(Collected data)

»»

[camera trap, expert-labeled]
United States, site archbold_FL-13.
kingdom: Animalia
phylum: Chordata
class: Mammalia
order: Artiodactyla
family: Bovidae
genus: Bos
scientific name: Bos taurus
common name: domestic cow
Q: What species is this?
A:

««

Task goal » When you answer, set down the entries above precisely as they read.

The answer »
[camera trap, expert-labeled]
United States, site archbold_FL-13.
kingdom: Animalia
phylum: Chordata
class: Mammalia
order: Artiodactyla
family: Bovidae
genus: Bos
scientific name: Bos taurus
common name: domestic cow
Q: What species is this?
A:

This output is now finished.